Елизавета с интересом взяла, развернула, вчиталась в цифры и значки. Она немного разбиралась в этом, однако не слишком. Магия не входила в сферу ее интересов. В отличие от Джона Ди, принцесса Елизавета Тюдор изучала только те вещи, которые, как она знала, были ей необходимы. Беспорядочное чтение никогда не отличало ее интеллектуальные поиски.
— Поясните, — велела принцесса и тряхнула великолепными рыжими волосами.
Ди даже зажмурился на миг. Елизавета заметила это и чуть улыбнулась — благосклонно.
— Мадам, — пробормотал Джон Ди, — из составленного мною гороскопа явствует, что ваша сестра… простите, мадам… но леди Мария скоро умрет…

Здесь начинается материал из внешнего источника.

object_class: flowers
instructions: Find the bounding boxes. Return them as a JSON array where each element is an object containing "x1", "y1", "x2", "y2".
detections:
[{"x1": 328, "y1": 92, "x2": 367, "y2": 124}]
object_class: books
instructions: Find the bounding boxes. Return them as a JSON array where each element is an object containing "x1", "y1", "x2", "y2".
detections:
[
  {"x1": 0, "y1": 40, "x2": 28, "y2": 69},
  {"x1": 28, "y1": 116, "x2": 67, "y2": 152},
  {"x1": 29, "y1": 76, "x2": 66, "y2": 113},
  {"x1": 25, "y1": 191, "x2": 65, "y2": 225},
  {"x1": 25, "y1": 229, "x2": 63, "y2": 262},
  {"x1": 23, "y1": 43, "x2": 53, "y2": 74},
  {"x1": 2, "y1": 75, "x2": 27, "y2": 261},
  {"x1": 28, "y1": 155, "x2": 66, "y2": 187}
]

— На троне, если я не ошибаюсь, до сих пор мой брат, Эдуард, — напомнила Елизавета.
Ди заплакал.
— Мой покровитель, мой добрый патрон и государь его величество король Эдуард тоже скоро умрет, — сказал он, не вставая с колен.
Елизавету тронуло это искреннее горе.
— Поднимитесь, — мягко проговорила она. — Терпеть не могу разговаривать с людьми, которые ниже меня ростом.
И она горделиво вскинула голову.
Ди поспешно вскочил. Его колени были выпачканы глиной, но он даже не заметил этого.
— Поверьте, ваше высочество, предстоящие смерти печалят меня! — торопливо сказал он. — Я от души люблю моего государя…
— Я тоже люблю Эдуарда, — задумчиво молвила Елизавета. — Однако вы правы. Мой брат нездоров. Очень жаль, он добрый юноша с хорошими задатками…
— Леди Мария… — продолжал Ди сбивчиво. — Она католичка… Мне это бы очень хорошо подходило…
— Вы католик? — удивилась Елизавета. Светлые, почти бесцветные брови поднялись, лоб пошел крохотными морщинками. В молодости она могла позволить себе эту гримаску, но очень быстро отказалась от нее. У нее была белая кожа, тонкая и сухая, которую нельзя тревожить лишний раз, чтобы морщины не остались на всю жизнь.
— Да, мадам, я католик, — сказал Ди. — Поэтому королева-католичка для меня… очень хороша… Но мадам Мария обречена на смерть… естественную — не будет никакого заговора, только болезнь… Я заранее скорблю… Однако, мадам, в вашем гороскопе отчетливо видно, что вы будете великой королевой Англии. И я заблаговременно припадаю к вашим стопам, дабы, взойдя на престол, вы вспомнили о скромном астрологе, который увидел вашу грядущую блестящую судьбу начертанной между звезд.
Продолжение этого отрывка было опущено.